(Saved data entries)
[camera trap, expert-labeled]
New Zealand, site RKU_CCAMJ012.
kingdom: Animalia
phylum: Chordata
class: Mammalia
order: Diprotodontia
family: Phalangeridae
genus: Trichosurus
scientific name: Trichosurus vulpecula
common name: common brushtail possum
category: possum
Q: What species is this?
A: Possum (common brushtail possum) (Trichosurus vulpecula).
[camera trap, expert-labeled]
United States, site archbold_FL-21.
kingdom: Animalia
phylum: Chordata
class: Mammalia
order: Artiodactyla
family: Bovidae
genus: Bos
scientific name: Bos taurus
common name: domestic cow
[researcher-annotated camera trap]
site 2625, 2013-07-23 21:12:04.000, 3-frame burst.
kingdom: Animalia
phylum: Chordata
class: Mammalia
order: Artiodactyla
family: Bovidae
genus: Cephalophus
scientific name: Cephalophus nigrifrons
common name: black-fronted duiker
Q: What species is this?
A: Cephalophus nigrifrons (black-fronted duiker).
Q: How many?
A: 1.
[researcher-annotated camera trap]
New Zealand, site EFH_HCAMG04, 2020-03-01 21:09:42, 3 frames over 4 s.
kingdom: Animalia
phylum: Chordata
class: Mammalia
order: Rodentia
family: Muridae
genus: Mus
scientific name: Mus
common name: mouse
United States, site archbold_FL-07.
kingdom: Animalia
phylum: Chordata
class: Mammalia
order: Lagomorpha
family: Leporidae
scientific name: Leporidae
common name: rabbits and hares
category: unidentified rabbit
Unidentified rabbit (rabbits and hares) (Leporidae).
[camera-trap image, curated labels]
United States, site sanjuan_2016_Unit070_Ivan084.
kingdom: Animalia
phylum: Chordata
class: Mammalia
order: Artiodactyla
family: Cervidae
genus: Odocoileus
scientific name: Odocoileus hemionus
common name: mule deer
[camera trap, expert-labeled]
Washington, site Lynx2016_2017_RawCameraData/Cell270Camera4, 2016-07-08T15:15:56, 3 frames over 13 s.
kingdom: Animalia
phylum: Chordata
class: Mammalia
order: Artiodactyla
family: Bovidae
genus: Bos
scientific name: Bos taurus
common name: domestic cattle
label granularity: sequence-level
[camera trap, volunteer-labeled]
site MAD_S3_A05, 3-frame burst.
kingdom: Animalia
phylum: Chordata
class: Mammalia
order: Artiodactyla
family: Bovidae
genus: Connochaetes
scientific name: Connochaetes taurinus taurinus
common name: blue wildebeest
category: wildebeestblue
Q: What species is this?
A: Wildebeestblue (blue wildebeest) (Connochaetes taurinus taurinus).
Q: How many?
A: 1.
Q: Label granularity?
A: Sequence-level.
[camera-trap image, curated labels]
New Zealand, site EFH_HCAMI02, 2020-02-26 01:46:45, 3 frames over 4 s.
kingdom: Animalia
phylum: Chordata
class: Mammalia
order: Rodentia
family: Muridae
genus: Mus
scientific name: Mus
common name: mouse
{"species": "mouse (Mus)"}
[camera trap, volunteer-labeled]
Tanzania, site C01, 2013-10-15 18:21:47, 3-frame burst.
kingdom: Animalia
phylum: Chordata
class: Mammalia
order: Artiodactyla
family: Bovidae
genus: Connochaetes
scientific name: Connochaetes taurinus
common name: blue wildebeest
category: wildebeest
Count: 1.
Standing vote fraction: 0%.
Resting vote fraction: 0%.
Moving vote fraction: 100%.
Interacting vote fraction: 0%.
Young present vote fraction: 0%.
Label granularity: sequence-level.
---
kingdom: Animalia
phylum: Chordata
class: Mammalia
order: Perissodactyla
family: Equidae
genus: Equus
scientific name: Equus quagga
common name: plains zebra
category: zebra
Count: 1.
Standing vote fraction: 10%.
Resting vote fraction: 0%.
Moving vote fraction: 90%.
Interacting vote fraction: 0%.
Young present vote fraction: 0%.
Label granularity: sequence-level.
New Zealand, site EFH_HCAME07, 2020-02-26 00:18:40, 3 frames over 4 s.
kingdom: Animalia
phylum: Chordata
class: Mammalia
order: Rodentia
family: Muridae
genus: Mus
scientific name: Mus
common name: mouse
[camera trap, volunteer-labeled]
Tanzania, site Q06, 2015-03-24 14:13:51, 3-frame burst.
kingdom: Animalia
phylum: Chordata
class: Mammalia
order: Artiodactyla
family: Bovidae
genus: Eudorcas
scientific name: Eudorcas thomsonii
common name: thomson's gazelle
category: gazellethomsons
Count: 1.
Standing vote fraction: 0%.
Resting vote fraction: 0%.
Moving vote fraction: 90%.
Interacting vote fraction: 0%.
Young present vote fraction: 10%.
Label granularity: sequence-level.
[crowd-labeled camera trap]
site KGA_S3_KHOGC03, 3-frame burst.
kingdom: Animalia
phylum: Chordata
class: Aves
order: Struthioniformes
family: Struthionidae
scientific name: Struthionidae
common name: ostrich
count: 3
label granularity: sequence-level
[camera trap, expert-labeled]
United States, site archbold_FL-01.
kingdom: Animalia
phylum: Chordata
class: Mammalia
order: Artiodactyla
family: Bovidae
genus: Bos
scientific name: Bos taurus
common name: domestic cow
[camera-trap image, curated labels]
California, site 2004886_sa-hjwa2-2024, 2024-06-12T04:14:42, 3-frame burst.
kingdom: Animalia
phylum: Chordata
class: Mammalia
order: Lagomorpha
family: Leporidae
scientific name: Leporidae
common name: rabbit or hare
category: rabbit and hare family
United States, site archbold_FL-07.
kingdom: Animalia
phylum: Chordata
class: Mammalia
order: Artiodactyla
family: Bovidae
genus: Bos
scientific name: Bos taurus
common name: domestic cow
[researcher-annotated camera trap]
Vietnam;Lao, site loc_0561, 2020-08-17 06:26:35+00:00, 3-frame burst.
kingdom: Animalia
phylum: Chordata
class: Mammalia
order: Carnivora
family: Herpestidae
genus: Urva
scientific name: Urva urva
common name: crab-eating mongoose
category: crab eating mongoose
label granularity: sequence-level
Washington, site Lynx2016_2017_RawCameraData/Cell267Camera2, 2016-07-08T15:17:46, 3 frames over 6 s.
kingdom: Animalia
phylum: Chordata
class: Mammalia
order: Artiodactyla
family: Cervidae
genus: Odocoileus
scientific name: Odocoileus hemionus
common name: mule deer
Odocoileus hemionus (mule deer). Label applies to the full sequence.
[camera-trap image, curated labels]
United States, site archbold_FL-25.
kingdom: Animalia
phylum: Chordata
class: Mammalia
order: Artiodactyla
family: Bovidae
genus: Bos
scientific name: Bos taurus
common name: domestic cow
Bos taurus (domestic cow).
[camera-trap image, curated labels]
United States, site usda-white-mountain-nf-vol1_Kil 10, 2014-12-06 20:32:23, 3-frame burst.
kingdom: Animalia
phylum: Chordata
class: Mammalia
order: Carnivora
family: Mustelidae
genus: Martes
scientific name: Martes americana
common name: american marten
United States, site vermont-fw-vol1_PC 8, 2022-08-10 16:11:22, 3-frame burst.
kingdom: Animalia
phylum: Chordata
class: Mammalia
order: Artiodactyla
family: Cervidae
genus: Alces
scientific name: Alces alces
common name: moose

• **EXERCISE DETAILS**
Send back every entry precisely as given.

• **ANSWER SPACE**
[camera trap, expert-labeled]
New Zealand, site RKU_CCAMJ012.
kingdom: Animalia
phylum: Chordata
class: Mammalia
order: Diprotodontia
family: Phalangeridae
genus: Trichosurus
scientific name: Trichosurus vulpecula
common name: common brushtail possum
category: possum
Q: What species is this?
A: Possum (common brushtail possum) (Trichosurus vulpecula).
[camera trap, expert-labeled]
United States, site archbold_FL-21.
kingdom: Animalia
phylum: Chordata
class: Mammalia
order: Artiodactyla
family: Bovidae
genus: Bos
scientific name: Bos taurus
common name: domestic cow
[researcher-annotated camera trap]
site 2625, 2013-07-23 21:12:04.000, 3-frame burst.
kingdom: Animalia
phylum: Chordata
class: Mammalia
order: Artiodactyla
family: Bovidae
genus: Cephalophus
scientific name: Cephalophus nigrifrons
common name: black-fronted duiker
Q: What species is this?
A: Cephalophus nigrifrons (black-fronted duiker).
Q: How many?
A: 1.
[researcher-annotated camera trap]
New Zealand, site EFH_HCAMG04, 2020-03-01 21:09:42, 3 frames over 4 s.
kingdom: Animalia
phylum: Chordata
class: Mammalia
order: Rodentia
family: Muridae
genus: Mus
scientific name: Mus
common name: mouse
United States, site archbold_FL-07.
kingdom: Animalia
phylum: Chordata
class: Mammalia
order: Lagomorpha
family: Leporidae
scientific name: Leporidae
common name: rabbits and hares
category: unidentified rabbit
Unidentified rabbit (rabbits and hares) (Leporidae).
[camera-trap image, curated labels]
United States, site sanjuan_2016_Unit070_Ivan084.
kingdom: Animalia
phylum: Chordata
class: Mammalia
order: Artiodactyla
family: Cervidae
genus: Odocoileus
scientific name: Odocoileus hemionus
common name: mule deer
[camera trap, expert-labeled]
Washington, site Lynx2016_2017_RawCameraData/Cell270Camera4, 2016-07-08T15:15:56, 3 frames over 13 s.
kingdom: Animalia
phylum: Chordata
class: Mammalia
order: Artiodactyla
family: Bovidae
genus: Bos
scientific name: Bos taurus
common name: domestic cattle
label granularity: sequence-level
[camera trap, volunteer-labeled]
site MAD_S3_A05, 3-frame burst.
kingdom: Animalia
phylum: Chordata
class: Mammalia
order: Artiodactyla
family: Bovidae
genus: Connochaetes
scientific name: Connochaetes taurinus taurinus
common name: blue wildebeest
category: wildebeestblue
Q: What species is this?
A: Wildebeestblue (blue wildebeest) (Connochaetes taurinus taurinus).
Q: How many?
A: 1.
Q: Label granularity?
A: Sequence-level.
[camera-trap image, curated labels]
New Zealand, site EFH_HCAMI02, 2020-02-26 01:46:45, 3 frames over 4 s.
kingdom: Animalia
phylum: Chordata
class: Mammalia
order: Rodentia
family: Muridae
genus: Mus
scientific name: Mus
common name: mouse
{"species": "mouse (Mus)"}
[camera trap, volunteer-labeled]
Tanzania, site C01, 2013-10-15 18:21:47, 3-frame burst.
kingdom: Animalia
phylum: Chordata
class: Mammalia
order: Artiodactyla
family: Bovidae
genus: Connochaetes
scientific name: Connochaetes taurinus
common name: blue wildebeest
category: wildebeest
Count: 1.
Standing vote fraction: 0%.
Resting vote fraction: 0%.
Moving vote fraction: 100%.
Interacting vote fraction: 0%.
Young present vote fraction: 0%.
Label granularity: sequence-level.
---
kingdom: Animalia
phylum: Chordata
class: Mammalia
order: Perissodactyla
family: Equidae
genus: Equus
scientific name: Equus quagga
common name: plains zebra
category: zebra
Count: 1.
Standing vote fraction: 10%.
Resting vote fraction: 0%.
Moving vote fraction: 90%.
Interacting vote fraction: 0%.
Young present vote fraction: 0%.
Label granularity: sequence-level.
New Zealand, site EFH_HCAME07, 2020-02-26 00:18:40, 3 frames over 4 s.
kingdom: Animalia
phylum: Chordata
class: Mammalia
order: Rodentia
family: Muridae
genus: Mus
scientific name: Mus
common name: mouse
[camera trap, volunteer-labeled]
Tanzania, site Q06, 2015-03-24 14:13:51, 3-frame burst.
kingdom: Animalia
phylum: Chordata
class: Mammalia
order: Artiodactyla
family: Bovidae
genus: Eudorcas
scientific name: Eudorcas thomsonii
common name: thomson's gazelle
category: gazellethomsons
Count: 1.
Standing vote fraction: 0%.
Resting vote fraction: 0%.
Moving vote fraction: 90%.
Interacting vote fraction: 0%.
Young present vote fraction: 10%.
Label granularity: sequence-level.
[crowd-labeled camera trap]
site KGA_S3_KHOGC03, 3-frame burst.
kingdom: Animalia
phylum: Chordata
class: Aves
order: Struthioniformes
family: Struthionidae
scientific name: Struthionidae
common name: ostrich
count: 3
label granularity: sequence-level
[camera trap, expert-labeled]
United States, site archbold_FL-01.
kingdom: Animalia
phylum: Chordata
class: Mammalia
order: Artiodactyla
family: Bovidae
genus: Bos
scientific name: Bos taurus
common name: domestic cow
[camera-trap image, curated labels]
California, site 2004886_sa-hjwa2-2024, 2024-06-12T04:14:42, 3-frame burst.
kingdom: Animalia
phylum: Chordata
class: Mammalia
order: Lagomorpha
family: Leporidae
scientific name: Leporidae
common name: rabbit or hare
category: rabbit and hare family
United States, site archbold_FL-07.
kingdom: Animalia
phylum: Chordata
class: Mammalia
order: Artiodactyla
family: Bovidae
genus: Bos
scientific name: Bos taurus
common name: domestic cow
[researcher-annotated camera trap]
Vietnam;Lao, site loc_0561, 2020-08-17 06:26:35+00:00, 3-frame burst.
kingdom: Animalia
phylum: Chordata
class: Mammalia
order: Carnivora
family: Herpestidae
genus: Urva
scientific name: Urva urva
common name: crab-eating mongoose
category: crab eating mongoose
label granularity: sequence-level
Washington, site Lynx2016_2017_RawCameraData/Cell267Camera2, 2016-07-08T15:17:46, 3 frames over 6 s.
kingdom: Animalia
phylum: Chordata
class: Mammalia
order: Artiodactyla
family: Cervidae
genus: Odocoileus
scientific name: Odocoileus hemionus
common name: mule deer
Odocoileus hemionus (mule deer). Label applies to the full sequence.
[camera-trap image, curated labels]
United States, site archbold_FL-25.
kingdom: Animalia
phylum: Chordata
class: Mammalia
order: Artiodactyla
family: Bovidae
genus: Bos
scientific name: Bos taurus
common name: domestic cow
Bos taurus (domestic cow).
[camera-trap image, curated labels]
United States, site usda-white-mountain-nf-vol1_Kil 10, 2014-12-06 20:32:23, 3-frame burst.
kingdom: Animalia
phylum: Chordata
class: Mammalia
order: Carnivora
family: Mustelidae
genus: Martes
scientific name: Martes americana
common name: american marten
United States, site vermont-fw-vol1_PC 8, 2022-08-10 16:11:22, 3-frame burst.
kingdom: Animalia
phylum: Chordata
class: Mammalia
order: Artiodactyla
family: Cervidae
genus: Alces
scientific name: Alces alces
common name: moose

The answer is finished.